- Texte visé : Texte de la commission sur la proposition de loi, après engagement de la procédure accélérée, de Mme Violette Spillebout visant à protéger les enfants et à lutter contre les violences en milieu scolaire (2708)., n° 2835-A0
- Stade de lecture : 1ère lecture (1ère assemblée saisie)
- Examiné par : Assemblée nationale (séance publique)
À l’alinéa 2, après le mot :
« fait »
insérer le mot :
« notamment »
La proposition de loi entend renforcer la lutte contre les violences en milieu scolaire, objectif pleinement légitime au regard de la gravité des faites constatés et de leurs conséquences sur les élèves.

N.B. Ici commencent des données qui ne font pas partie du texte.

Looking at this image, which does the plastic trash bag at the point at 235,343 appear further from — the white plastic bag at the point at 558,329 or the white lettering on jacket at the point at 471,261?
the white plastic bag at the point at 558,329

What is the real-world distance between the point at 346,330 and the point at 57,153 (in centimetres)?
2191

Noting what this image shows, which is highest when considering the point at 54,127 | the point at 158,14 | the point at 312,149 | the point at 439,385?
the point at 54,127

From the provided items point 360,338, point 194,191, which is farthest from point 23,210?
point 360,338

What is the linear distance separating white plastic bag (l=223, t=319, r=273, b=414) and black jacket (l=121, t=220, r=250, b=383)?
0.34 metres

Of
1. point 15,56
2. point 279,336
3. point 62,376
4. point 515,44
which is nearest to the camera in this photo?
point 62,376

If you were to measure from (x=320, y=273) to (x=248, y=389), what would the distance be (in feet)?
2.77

Ce nouvel alinéa à l’article premier vise à souligner que des violences ont pu être commises et se perpétuer en milieu scolaire du fait d’une carence de contrôle imputable à l’État.

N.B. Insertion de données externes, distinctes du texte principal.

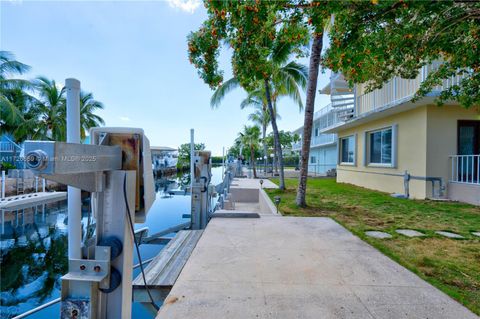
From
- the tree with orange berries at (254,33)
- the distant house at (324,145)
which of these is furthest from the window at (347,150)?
the tree with orange berries at (254,33)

Une telle approche appelle des réserves de principe.
Les situations de violences scolaires ne sauraient être regardées comme résultant exclusivement d’une carence du contrôle ou de l’action de l’Etat. Elles procèdent de causes multiples.
Tout faire porter sur une carence de l’Etat conduirait à préconiser encore davantage de contrôle de l’Etat, ce qui correspond à une vision idéologique d’un Etat qui contrôle de plus en plus.
Ce texte n’a pas vocation à se transformer en une instrumentalisation politique.
Il convient donc d’insérer le mot « notamment » pour ne pas faire peser uniquement sur l’Etat les violences commises en milieu scolaire.